Mon dessein n’étant d’ailleurs, que de faire connaître, de quelle manière les Chinois traitent la médecine, à laquelle il paraît qu’ils se sont appliqués dès la naissance de leur empire, j’ai cru devoir me borner à un certain nombre de remèdes, dans la composition desquels ils font entrer leurs racines, leurs plantes, leurs simples, leurs arbres, leurs animaux, et même leurs insectes, et d’en rapporter quelques-uns de chaque sorte. Comme ce sont les Chinois eux-mêmes qui nous en instruisent, on sera plus en état de juger de la capacité de leurs médecins.

Ce qu’il y a de vrai, c’est qu’avec leurs remèdes, ils ne sont pas moins habiles à guérir leurs malades, que les médecins d’Europe : mais ce qu’ils ont certainement de singulier, c’est l’art de connaître les diverses maladies par le simple tact du pouls : ils ne peuvent sans doute avoir acquis cette connaissance, qui est très importante pour une application sûre des remèdes, que par une longue expérience, et par un exercice encore plus long de patience, auquel le phlegme chinois a moins de peine à s’assujettir que la vivacité européenne.
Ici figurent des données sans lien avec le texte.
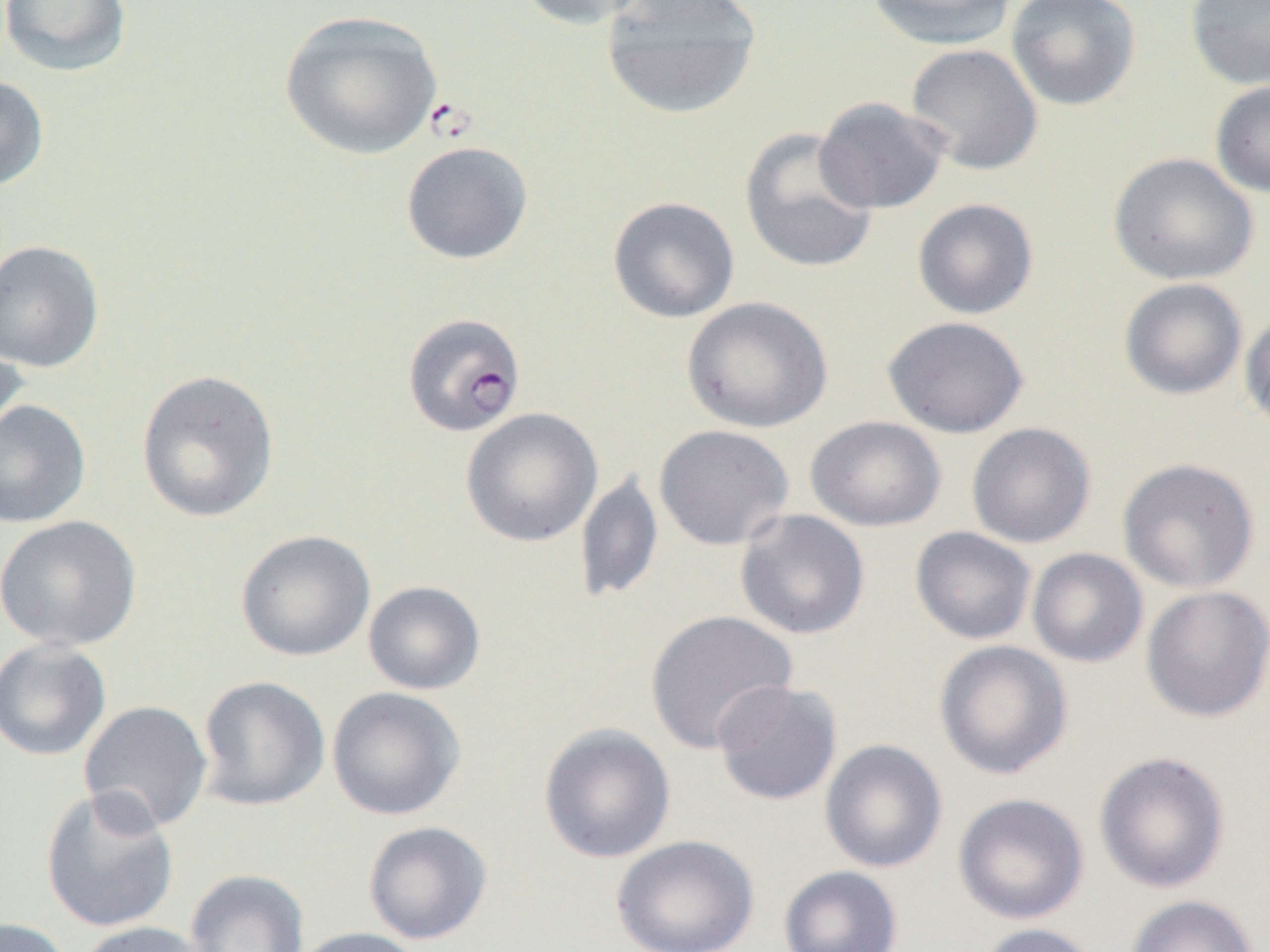
Approximate bounding boxes as [x1, y1, x2, y2] in pixels.
Plasmodium falciparum-infected red blood cells: [402, 312, 526, 437].
No Plasmodium ovale, Plasmodium malariae, Plasmodium vivax, Babesia divergens, or Trypanosoma brucei observed.

Summary:
  - Uninfected red blood cell locations: [1, 0, 132, 76], [514, 0, 652, 30], [600, 0, 763, 120], [866, 0, 1019, 50], [1006, 0, 1141, 111], [1185, 0, 1270, 91], [279, 10, 443, 160], [904, 43, 1043, 176], [0, 74, 49, 191], [1210, 80, 1270, 198], [813, 97, 951, 214], [739, 127, 879, 274], [400, 141, 533, 264], [1109, 152, 1259, 286], [607, 196, 740, 323], [912, 198, 1039, 319], [0, 240, 104, 373], [1118, 278, 1248, 400], [681, 296, 834, 433], [1240, 310, 1270, 434], [882, 315, 1030, 438], [0, 331, 29, 451], [136, 369, 280, 523], [0, 399, 91, 528], [460, 407, 603, 547], [806, 416, 947, 532], [966, 421, 1096, 548], [653, 424, 794, 550], [1117, 457, 1260, 594], [575, 469, 663, 605], [735, 509, 870, 640], [1, 515, 142, 651], [910, 526, 1037, 645], [235, 529, 376, 662], [1027, 547, 1148, 668], [363, 581, 486, 695], [1140, 585, 1270, 723], [644, 610, 798, 754], [0, 638, 111, 761], [933, 640, 1073, 780], [196, 675, 330, 812], [712, 679, 842, 806], [326, 686, 466, 821], [78, 700, 214, 834], [538, 722, 676, 863], [820, 739, 948, 873], [1094, 750, 1231, 893], [39, 786, 180, 934], [952, 792, 1089, 925], [363, 820, 492, 944], [612, 834, 760, 952], [779, 865, 903, 952], [185, 868, 310, 952], [1125, 894, 1261, 952], [0, 917, 72, 952], [75, 921, 211, 952], [976, 922, 1102, 952], [290, 926, 425, 952]
  - Slide-level diagnosis: Plasmodium falciparum
  - Preparation: thin blood film
  - Modality: optical microscopy
  - Field of view: single
  - Image size: 1270×952 pixels
  - Magnification: 1000x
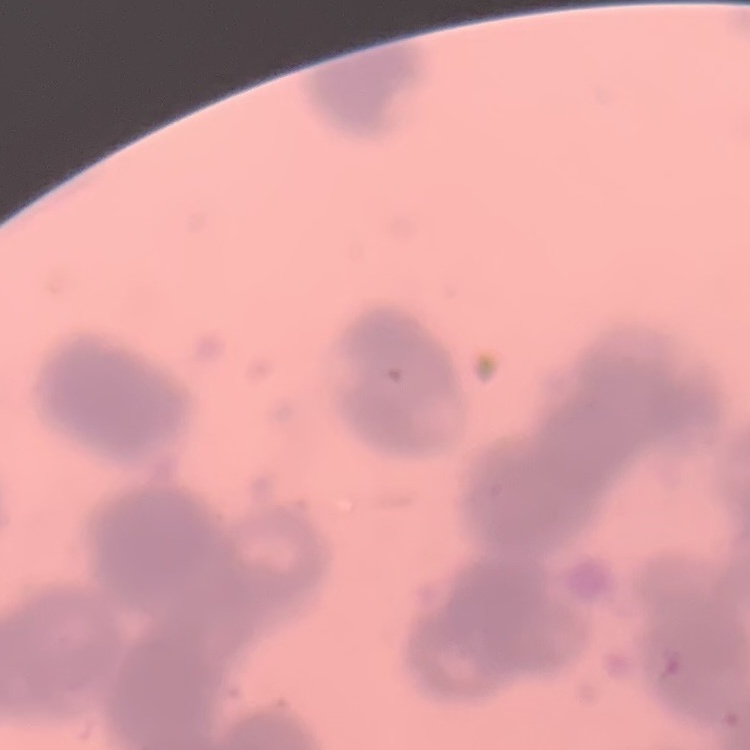

The red blood cells show rouleaux formation. Thin blood smear. One tile cut from a larger photomicrograph. Stained with either Field's or Giemsa.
Describe the morphology of the red blood cells.
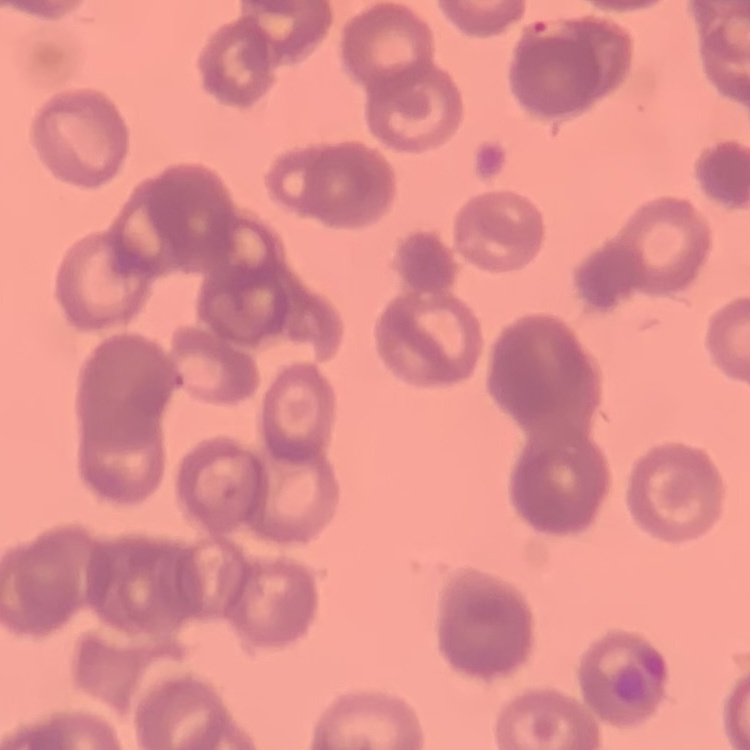

Rouleaux formation.

{
  "image_type": "square crop of a larger photomicrograph",
  "stain": "Field's or Giemsa",
  "preparation": "thin peripheral smear"
}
Locate and identify every blood parasite.
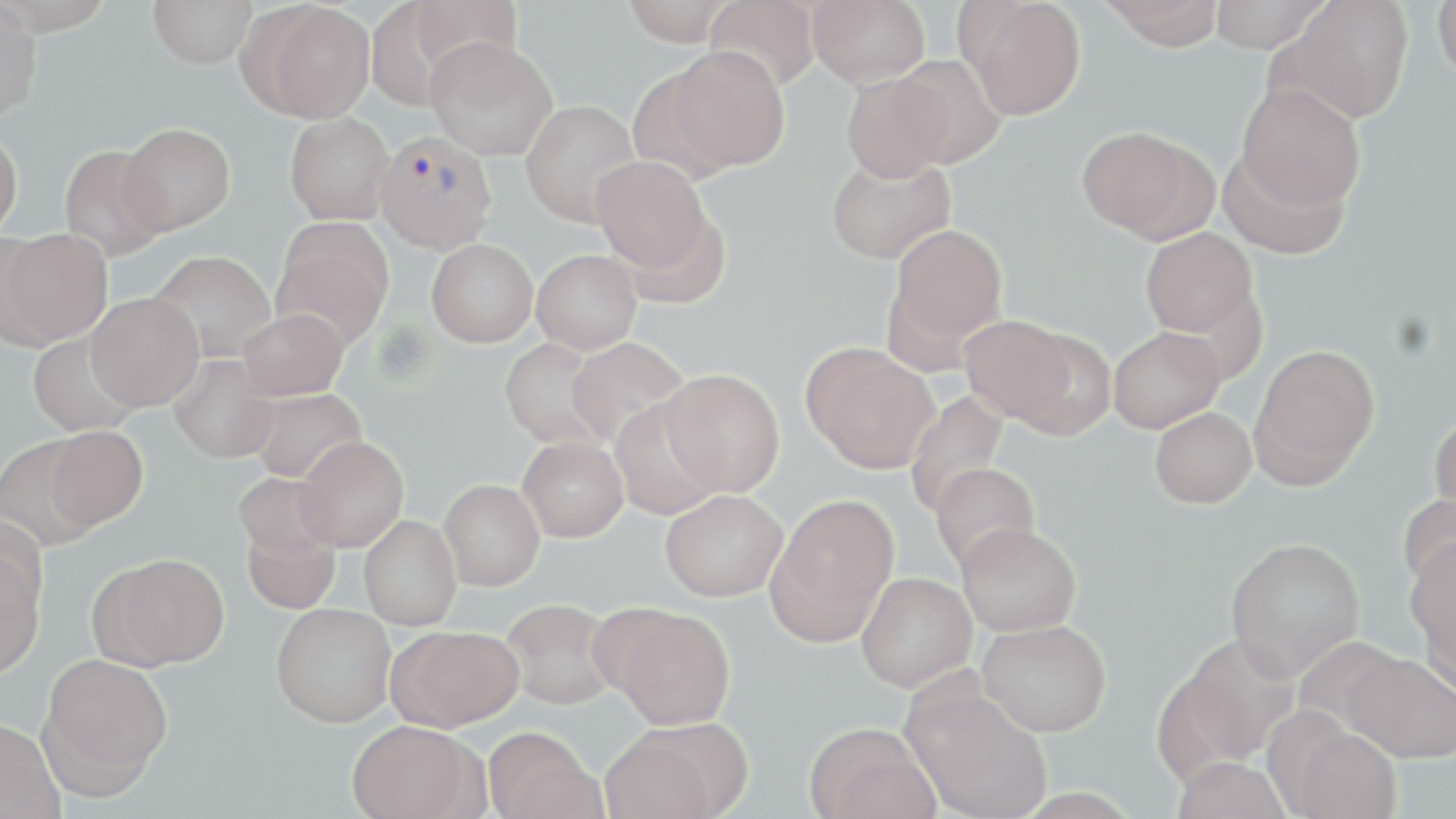

Approximate bounding boxes as named x1/y1/x2/y2 corners in pixels.
Plasmodium vivax-infected red blood cells: (x1=374, y1=130, x2=496, y2=254).
No Plasmodium falciparum, Plasmodium ovale, Plasmodium malariae, Babesia divergens, or Trypanosoma brucei observed.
Je finis cet article de la médecine chinoise, par l’extrait d’un ouvrage qu’a traduit le P. Dentrecolles, dont l’auteur ne paraît pas trop favorable aux médecins de sa nation. Après avoir longtemps étudié les meilleurs livres de médecine, pour se procurer le soulagement qu’il cherchait, il prétend avoir trouvé le secret de se passer du secours des médecins et de leurs remèdes. Ce secret consiste dans un régime qu’il s’est fait à lui-même, par le moyen duquel il assure qu’il s’est guéri de deux ou trois maladies mortelles, et qu’il est parvenu à une longue vieillesse exempte de toute infirmité. Il propose à ses concitoyens un régime qui lui a été si salutaire, en les exhortant de le pratiquer, et d’apprendre par là à être à eux-mêmes leur propre médecin.

Par l’extrait que je donne de cet ouvrage, on connaîtra de plus en plus le goût des Chinois, et leur manière de penser dans les matières qu’ils traitent. Il parut la trente-sixième année du règne du feu empereur Cang hi. L’auteur l’intitula, Tchang seng. C’est sous ce nom que les docteurs d’une fausse secte de la Chine, se vantent d’enseigner le secret de se rendre immortel. On a vu plusieurs empereurs, qui ont été assez dupes pour se laisser infatuer d’une idée si chimérique.

Ce même titre pourrait donner d’abord une mauvaise opinion du dessein de notre auteur : mais dès le commencement de son ouvrage, il a soin d’écarter un soupçon si injurieux à un Lettré chinois.